A recent Iowa poll had a surprising result. A whopping 75% of Republicans who answered the poll, indicated that they are not happy with the Republican Congress. We are entering the 8th month of a Republican led Congress and Republicans are beginning to wonder and ask the question what have you done? Normally in the first 100 days you have a flurry of activity in legislation reflecting their vision of where they want to take the country. Silence has been the result. A political party has to be about something, for something other than being against things, and that is the problem with the current Republican Congress. The question for the voting public is where will the Republican Party go from here?

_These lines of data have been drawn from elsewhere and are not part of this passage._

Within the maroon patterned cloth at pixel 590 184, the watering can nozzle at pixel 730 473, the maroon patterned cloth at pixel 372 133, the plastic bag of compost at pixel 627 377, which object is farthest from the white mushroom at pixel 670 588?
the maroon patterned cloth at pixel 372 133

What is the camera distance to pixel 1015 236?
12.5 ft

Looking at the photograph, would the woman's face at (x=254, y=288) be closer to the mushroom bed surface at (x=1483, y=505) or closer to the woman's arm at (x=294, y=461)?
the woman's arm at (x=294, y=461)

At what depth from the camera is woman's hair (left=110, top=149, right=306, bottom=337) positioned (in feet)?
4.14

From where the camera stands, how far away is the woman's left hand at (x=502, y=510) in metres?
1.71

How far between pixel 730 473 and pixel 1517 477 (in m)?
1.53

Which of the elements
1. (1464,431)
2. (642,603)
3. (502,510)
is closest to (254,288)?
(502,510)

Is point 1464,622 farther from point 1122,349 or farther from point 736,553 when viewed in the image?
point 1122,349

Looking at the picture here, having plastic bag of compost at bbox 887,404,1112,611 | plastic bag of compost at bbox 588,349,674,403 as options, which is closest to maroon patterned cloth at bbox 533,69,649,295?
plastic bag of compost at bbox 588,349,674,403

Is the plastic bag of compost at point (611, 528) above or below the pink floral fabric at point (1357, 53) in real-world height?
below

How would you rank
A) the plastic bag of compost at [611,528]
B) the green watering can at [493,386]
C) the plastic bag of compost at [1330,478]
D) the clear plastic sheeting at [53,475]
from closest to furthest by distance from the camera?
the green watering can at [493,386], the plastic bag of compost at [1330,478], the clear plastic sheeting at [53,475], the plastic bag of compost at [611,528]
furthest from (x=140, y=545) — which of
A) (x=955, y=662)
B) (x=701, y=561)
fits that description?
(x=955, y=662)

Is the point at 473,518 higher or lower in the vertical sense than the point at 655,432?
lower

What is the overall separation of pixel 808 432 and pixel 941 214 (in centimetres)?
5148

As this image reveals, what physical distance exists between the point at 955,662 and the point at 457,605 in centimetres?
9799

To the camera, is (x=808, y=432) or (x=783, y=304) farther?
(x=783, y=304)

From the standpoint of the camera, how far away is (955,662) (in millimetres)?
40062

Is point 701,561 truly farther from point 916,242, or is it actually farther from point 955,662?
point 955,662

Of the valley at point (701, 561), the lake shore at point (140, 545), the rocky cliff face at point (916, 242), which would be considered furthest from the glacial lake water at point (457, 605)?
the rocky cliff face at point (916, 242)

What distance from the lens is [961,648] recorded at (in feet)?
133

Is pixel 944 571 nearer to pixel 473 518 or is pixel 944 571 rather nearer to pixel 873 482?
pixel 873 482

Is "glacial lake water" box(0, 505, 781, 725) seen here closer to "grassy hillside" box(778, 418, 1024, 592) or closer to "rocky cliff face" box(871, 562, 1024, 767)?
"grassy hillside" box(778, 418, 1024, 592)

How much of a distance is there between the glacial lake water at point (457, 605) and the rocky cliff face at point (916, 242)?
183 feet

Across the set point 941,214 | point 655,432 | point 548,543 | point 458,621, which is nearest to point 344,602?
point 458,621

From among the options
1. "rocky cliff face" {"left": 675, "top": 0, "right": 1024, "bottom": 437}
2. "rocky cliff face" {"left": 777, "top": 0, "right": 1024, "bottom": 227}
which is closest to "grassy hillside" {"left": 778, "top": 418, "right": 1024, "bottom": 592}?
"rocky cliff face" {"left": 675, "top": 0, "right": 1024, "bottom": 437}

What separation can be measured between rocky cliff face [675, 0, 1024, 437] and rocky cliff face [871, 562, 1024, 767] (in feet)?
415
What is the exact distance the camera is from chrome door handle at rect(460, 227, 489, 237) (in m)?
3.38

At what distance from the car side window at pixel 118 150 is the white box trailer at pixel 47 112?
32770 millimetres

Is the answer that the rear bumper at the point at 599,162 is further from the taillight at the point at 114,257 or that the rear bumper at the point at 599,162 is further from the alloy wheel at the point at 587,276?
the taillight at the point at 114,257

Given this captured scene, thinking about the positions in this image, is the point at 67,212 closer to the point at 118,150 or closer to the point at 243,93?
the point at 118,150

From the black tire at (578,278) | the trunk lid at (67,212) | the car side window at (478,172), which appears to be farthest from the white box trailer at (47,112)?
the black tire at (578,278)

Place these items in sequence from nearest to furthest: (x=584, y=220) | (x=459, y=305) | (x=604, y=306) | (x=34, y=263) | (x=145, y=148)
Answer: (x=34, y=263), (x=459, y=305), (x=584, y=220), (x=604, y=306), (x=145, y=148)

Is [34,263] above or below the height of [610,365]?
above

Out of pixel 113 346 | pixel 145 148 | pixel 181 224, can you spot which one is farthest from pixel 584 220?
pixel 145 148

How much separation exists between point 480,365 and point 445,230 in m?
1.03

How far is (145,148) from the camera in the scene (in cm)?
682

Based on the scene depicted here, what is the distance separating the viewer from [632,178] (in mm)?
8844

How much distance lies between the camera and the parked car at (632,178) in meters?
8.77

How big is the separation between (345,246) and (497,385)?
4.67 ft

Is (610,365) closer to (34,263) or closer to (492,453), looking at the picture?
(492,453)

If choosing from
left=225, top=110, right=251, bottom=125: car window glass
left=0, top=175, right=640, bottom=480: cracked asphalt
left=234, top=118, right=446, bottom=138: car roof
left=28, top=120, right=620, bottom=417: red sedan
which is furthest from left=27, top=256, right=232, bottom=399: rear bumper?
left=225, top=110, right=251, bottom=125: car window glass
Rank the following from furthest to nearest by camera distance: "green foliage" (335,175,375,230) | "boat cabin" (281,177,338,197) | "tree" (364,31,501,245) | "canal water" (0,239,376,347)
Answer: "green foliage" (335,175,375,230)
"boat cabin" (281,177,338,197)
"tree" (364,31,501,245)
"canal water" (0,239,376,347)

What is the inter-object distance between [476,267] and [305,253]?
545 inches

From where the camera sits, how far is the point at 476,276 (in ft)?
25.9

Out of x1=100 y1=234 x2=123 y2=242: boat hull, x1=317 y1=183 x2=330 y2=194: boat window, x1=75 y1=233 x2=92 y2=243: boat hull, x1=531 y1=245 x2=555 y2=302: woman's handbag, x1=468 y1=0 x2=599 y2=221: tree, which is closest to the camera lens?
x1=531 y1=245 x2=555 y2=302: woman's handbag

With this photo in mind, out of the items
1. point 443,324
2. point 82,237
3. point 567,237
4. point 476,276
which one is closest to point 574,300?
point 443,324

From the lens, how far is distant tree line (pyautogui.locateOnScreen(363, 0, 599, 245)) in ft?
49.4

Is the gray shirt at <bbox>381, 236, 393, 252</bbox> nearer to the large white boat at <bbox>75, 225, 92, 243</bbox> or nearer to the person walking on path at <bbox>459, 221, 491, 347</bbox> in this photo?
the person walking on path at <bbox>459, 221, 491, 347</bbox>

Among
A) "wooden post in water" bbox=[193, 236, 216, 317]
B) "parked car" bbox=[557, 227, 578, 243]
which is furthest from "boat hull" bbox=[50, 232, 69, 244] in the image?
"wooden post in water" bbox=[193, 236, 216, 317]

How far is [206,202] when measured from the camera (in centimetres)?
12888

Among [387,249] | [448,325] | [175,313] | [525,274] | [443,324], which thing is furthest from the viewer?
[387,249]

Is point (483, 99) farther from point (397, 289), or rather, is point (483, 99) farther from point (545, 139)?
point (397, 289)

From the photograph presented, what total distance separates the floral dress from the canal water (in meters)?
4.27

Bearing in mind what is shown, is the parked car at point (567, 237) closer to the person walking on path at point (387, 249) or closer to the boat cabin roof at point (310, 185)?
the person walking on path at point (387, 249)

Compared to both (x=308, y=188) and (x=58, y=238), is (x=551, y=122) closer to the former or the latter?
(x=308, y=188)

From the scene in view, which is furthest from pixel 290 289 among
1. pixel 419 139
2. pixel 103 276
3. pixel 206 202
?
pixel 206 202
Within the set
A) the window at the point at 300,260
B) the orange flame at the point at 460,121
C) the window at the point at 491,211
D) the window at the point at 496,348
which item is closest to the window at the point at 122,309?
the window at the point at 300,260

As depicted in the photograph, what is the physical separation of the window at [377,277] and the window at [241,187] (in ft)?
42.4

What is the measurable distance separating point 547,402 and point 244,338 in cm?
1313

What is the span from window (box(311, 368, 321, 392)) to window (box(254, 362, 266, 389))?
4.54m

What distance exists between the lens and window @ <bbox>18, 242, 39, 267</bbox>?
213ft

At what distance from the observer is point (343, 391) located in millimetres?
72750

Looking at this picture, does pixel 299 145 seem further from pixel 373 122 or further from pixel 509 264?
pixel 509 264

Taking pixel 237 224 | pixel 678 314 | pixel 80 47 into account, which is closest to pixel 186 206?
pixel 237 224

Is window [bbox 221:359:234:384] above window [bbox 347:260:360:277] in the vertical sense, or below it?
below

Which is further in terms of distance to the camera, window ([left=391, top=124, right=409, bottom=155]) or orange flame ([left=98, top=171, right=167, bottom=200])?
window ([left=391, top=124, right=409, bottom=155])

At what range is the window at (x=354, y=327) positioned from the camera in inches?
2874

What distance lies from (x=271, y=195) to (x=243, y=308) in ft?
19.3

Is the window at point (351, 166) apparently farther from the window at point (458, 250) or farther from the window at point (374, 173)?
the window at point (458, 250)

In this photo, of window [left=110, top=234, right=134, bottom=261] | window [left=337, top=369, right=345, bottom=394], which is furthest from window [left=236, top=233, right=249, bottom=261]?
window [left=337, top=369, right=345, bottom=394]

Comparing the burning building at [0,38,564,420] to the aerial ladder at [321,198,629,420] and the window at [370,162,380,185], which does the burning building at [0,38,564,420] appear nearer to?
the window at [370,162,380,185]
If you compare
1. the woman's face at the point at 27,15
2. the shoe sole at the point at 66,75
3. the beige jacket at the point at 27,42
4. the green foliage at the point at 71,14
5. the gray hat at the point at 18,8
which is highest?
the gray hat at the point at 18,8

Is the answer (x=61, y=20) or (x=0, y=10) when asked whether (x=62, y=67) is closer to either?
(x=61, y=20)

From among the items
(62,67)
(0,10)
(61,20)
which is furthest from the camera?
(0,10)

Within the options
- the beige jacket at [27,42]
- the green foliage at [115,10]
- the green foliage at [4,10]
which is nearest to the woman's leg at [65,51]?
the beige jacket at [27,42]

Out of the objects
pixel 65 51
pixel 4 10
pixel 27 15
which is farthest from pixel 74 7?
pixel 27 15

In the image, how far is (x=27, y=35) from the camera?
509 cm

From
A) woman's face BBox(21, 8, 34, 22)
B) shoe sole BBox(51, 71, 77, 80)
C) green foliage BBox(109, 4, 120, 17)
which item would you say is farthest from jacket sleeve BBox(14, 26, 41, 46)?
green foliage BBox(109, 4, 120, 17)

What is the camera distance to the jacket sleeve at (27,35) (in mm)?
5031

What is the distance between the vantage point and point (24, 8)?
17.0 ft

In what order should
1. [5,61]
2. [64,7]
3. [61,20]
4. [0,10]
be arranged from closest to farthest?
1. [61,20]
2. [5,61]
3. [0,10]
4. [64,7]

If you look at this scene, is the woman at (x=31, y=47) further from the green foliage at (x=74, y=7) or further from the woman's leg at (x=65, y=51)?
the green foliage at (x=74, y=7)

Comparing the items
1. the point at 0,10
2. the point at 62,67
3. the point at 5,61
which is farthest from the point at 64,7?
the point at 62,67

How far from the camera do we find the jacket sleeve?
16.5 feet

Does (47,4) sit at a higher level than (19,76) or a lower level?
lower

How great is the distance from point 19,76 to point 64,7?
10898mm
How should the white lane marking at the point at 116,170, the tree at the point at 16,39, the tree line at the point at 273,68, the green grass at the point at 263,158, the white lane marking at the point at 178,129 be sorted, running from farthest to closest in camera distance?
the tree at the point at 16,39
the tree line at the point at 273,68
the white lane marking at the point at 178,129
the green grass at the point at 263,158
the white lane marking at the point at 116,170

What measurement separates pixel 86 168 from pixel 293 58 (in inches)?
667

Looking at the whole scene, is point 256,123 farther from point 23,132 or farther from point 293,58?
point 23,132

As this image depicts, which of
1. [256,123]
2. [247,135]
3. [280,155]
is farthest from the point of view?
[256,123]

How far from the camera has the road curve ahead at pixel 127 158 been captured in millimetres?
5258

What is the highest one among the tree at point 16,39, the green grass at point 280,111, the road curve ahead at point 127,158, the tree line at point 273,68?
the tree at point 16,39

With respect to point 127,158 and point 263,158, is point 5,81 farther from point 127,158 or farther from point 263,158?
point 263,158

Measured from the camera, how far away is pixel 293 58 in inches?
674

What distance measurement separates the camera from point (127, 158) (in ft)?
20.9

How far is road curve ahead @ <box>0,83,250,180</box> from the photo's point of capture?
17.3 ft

The popularity of the current top contenders for the nomination for President of the United States in the Republican Party resides in candidates far removed from Washington or elective office. No Republican elected is doing well in the polling. Donald Trump is leading and Ben Carson is second. Is this just a temporary fling with the anti-establishment, anti-politicians of the candidates, or is this expression of frustration with the beltway politicians for real?
I can understand the existing frustration with Congress, I think we for the most part agree that Congress has accomplished very little. If Republican elected officials had been paying attention at all to their constituents you would think that they would have passed something on immigration. If the public wants a big wall, why have they not passed a bill authorizing one and paying for it?
Are voters even listening yet to the candidates?
Donald Trump is talking about America for Americans. He is also expressing the wish for economic nationalism. Domestic control of the economy where you would put a tariff on goods to make foreign goods produced from cheap labor more expensive by placing a tariff on those goods. Protective Tariffs were used as a strategy to help build and protect American industry and manufacturing for years and years. It was used until free trade and globalization became the Republican mantra. Are we witnessing a split in the Republican Party regarding trade and the angst that many people feel about losing their jobs due to cheap labor overseas?
And what is Ben Carson’s vision for America other than having a nation where Biblical laws are to be adhered to more than the Constitution?
In the campaign musings of other candidates we hear the old refrain of the followers of nativism, the belief that native born Americans should get greater favoritism than immigrants, even legal ones.
Will the Republican Party survive as we know it? Will a governor emerge from the pack who has been a successful governor? Where will the Republican Party go from here? Inquiring minds want to know. The Nation awaits the answer.